### [What you need to do]
Report how many lines of the listing below contain the string "JSON". Give only the number.

### [Stored data]
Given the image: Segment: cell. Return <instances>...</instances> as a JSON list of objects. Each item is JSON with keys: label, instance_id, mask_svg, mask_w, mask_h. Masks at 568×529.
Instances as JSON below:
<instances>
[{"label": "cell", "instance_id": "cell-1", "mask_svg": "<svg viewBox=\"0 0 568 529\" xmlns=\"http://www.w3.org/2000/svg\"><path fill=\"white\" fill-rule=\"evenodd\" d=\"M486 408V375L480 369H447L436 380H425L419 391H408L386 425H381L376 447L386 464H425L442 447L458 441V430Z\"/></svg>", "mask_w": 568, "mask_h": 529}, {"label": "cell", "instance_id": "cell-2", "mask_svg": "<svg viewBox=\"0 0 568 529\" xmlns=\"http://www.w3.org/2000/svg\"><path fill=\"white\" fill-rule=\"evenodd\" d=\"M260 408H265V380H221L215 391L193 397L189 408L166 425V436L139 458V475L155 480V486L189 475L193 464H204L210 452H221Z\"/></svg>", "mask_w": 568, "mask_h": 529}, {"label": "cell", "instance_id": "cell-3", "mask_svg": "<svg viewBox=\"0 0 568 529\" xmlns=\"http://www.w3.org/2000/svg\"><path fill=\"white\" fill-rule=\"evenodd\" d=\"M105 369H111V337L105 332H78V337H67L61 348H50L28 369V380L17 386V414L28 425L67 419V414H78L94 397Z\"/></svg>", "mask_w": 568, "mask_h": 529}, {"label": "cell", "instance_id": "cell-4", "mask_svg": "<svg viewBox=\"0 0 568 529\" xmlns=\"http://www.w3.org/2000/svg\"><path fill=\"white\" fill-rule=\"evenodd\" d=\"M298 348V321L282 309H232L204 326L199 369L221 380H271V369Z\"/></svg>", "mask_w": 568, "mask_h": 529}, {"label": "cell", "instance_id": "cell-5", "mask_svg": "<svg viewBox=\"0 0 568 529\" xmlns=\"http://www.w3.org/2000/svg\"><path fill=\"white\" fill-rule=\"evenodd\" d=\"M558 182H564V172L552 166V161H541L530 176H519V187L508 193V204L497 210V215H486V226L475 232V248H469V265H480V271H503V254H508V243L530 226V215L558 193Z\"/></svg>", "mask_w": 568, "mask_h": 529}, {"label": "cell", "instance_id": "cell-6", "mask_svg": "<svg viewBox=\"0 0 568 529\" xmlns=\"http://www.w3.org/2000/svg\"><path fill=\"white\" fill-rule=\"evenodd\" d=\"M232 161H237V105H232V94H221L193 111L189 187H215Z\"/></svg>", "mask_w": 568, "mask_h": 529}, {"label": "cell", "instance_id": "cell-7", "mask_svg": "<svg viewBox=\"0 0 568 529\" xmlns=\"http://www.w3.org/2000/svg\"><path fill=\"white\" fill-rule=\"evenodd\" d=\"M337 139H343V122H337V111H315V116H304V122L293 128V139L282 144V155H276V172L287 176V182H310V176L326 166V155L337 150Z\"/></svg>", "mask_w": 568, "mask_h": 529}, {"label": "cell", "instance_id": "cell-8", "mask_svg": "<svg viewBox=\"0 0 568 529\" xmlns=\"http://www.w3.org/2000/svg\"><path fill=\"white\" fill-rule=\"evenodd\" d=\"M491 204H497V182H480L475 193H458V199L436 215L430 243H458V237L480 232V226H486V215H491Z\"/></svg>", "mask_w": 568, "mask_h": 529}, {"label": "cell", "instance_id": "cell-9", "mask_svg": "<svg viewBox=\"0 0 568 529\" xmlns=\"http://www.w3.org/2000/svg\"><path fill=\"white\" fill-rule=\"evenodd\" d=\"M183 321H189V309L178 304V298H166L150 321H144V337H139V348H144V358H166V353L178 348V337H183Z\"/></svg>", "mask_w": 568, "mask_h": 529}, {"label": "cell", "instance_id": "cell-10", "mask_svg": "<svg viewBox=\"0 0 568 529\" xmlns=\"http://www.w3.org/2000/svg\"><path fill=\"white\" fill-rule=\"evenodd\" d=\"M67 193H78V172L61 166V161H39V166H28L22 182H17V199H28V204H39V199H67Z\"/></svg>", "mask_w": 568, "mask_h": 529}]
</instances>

### [Task solution]
2